Advances grew by 8.1 per cent Y-o-Y to Rs 10.71 trillion in Q1 FY25. The retail lending portfolio increased by 20.9 per cent Y-o-Y to Rs 2.2 trillion as of the end of June 2024. The corporate loan book expanded by 2.5 per cent Y-o-Y in Q1 FY25, according to a bank statement.


Total deposits increased by 8.9 per cent Y-o-Y to Rs 13.06 trillion at the end of June 2024. The share of low-cost deposits — current account and savings account (CASA) — improved marginally to 40.62 per cent at the end of June 2024 from 40.33 per cent a year ago.


Chand said the overall loan book is expected to grow at a faster pace of 12-14 per cent in FY25. The corporate portfolio loan book will show 10-12 per cent growth. He, however, did not give the size of sanctioned corporate credit.


The share of retail, agriculture and MSME (RAM) and corporate was 59:41 per cent and is likely to move to 64:36 per cent. However, he did not elaborate on the timeline for reaching the intended level.

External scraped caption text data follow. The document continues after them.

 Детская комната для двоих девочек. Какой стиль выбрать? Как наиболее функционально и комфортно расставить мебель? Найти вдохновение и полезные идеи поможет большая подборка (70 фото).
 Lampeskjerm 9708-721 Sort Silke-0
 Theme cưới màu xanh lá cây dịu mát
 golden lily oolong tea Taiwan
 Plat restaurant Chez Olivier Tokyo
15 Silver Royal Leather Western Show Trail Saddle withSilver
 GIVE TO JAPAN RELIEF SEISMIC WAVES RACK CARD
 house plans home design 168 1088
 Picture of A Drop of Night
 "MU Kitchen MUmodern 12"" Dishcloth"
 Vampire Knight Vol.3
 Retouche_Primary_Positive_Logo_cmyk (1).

The asset quality profile improved, with gross NPAs declining to 2.88 per cent in June 2024 from 3.51 per cent in June 2023. Net NPAs also declined to 0.69 per cent in June 2024 from 0.78 per cent a year ago.

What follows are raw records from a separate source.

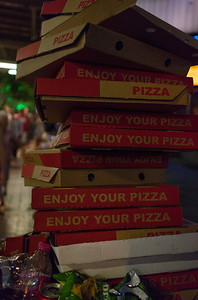 Lots and lots of pizza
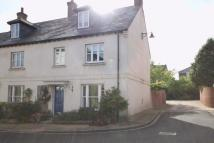 End of Terrace property to rent in Tinten Lane, Poundbury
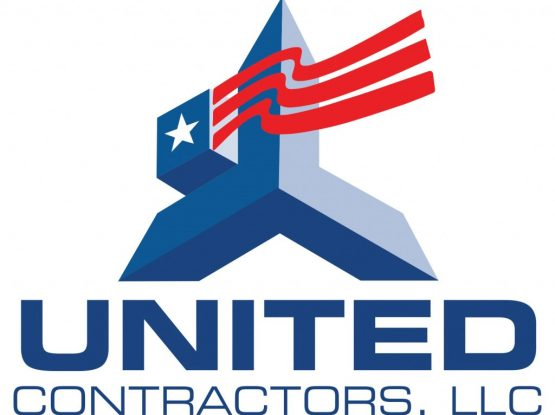 united contractors llc logo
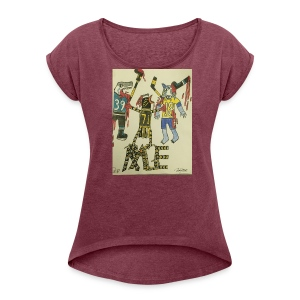 A pens two back to back on the attack - Women's Roll Cuff T-Shirt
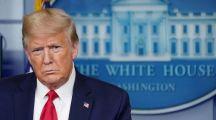 """شاهد.. """"ترامب"""" يغادر مؤتمراً صحفياً بشكل مفاجئ بعد إطلاق نار بمحيط البيت الأبيض"""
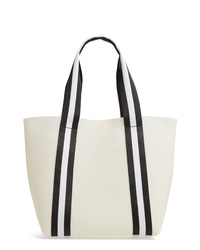White Vertical Striped Leather Tote Bag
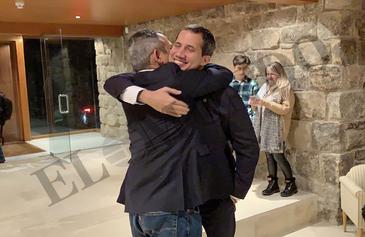 El encuentro más secreto y feliz de Guaidó
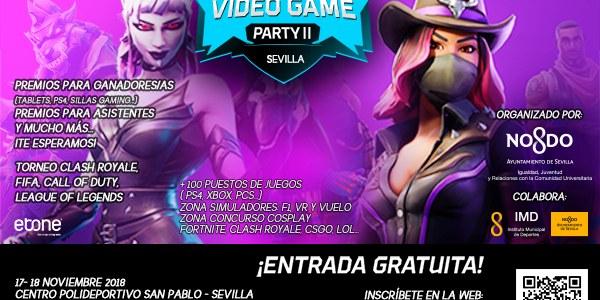 Videogame Party Sevilla 2018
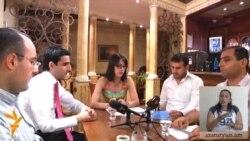 Երիտասարդ կուսակցականների բանավեճը մեկ սեղանի շուրջ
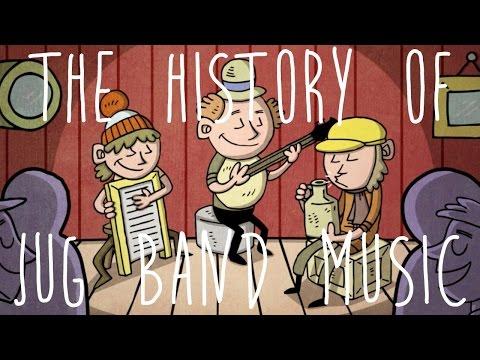 The History of Jug Band Music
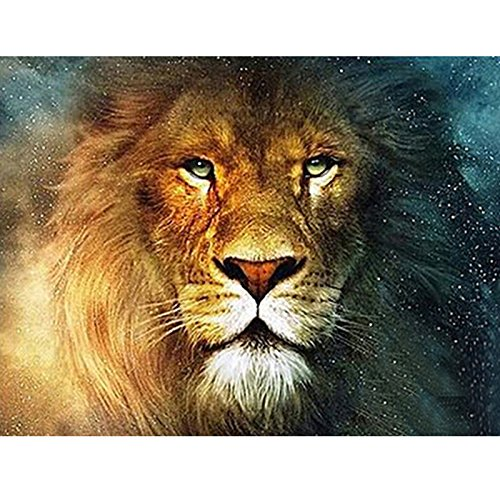 JynXos Paint by Numbers for Adults, Kids - Lion Head 16x20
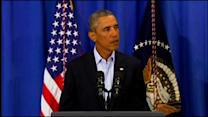 Web Extra: Obama Statement On James Foley Murder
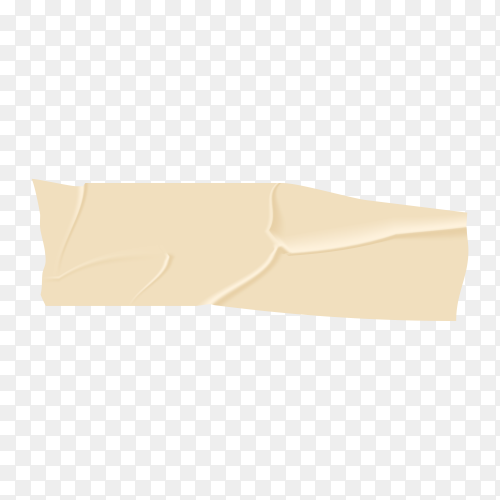 Beige adhesive or masking tape piece with torn edge realistic style on transparent background PNG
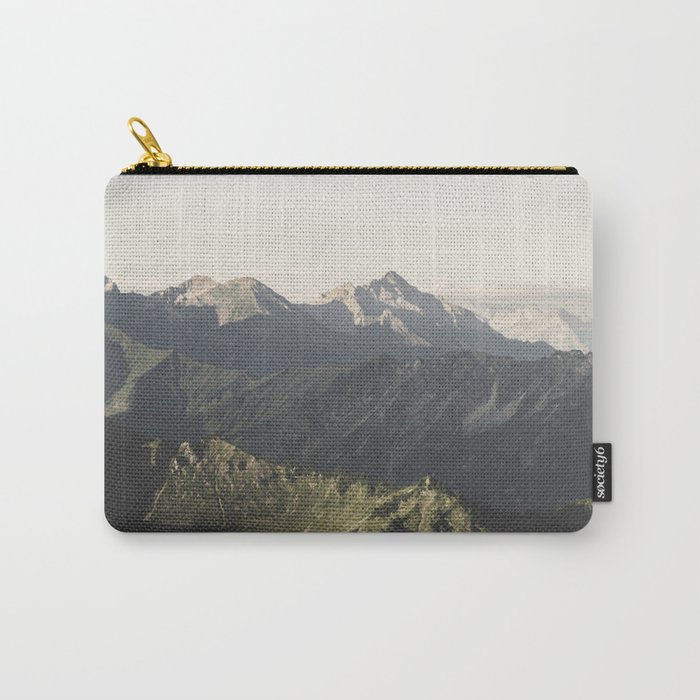 Wild Hearts - Landscape Photography Carry-All Pouch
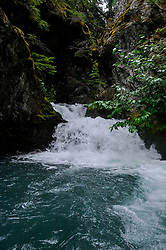 May Creek, Ross Lake National Recreation Area, North Cascades National Park, US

The bank is working to improve asset quality further by reducing the gross NPAs to 2.5 per cent. The recoveries from written-off accounts are expected to be Rs 600-700 crore per quarter, he said.


The provisioning coverage ratio (PCR) including written-off accounts improved to 93.32 per cent in June 2024 from 93.23 per cent in June 2023.


BoB’s capital adequacy ratio stood at 16.82 per cent with common equity tier-1 (CET1) capital at 13.08 per cent at the end of June 2024. The bank board has given a nod to raise up to Rs 7,500 crore through AT1 and tier II bonds to replace debt capital maturing this year.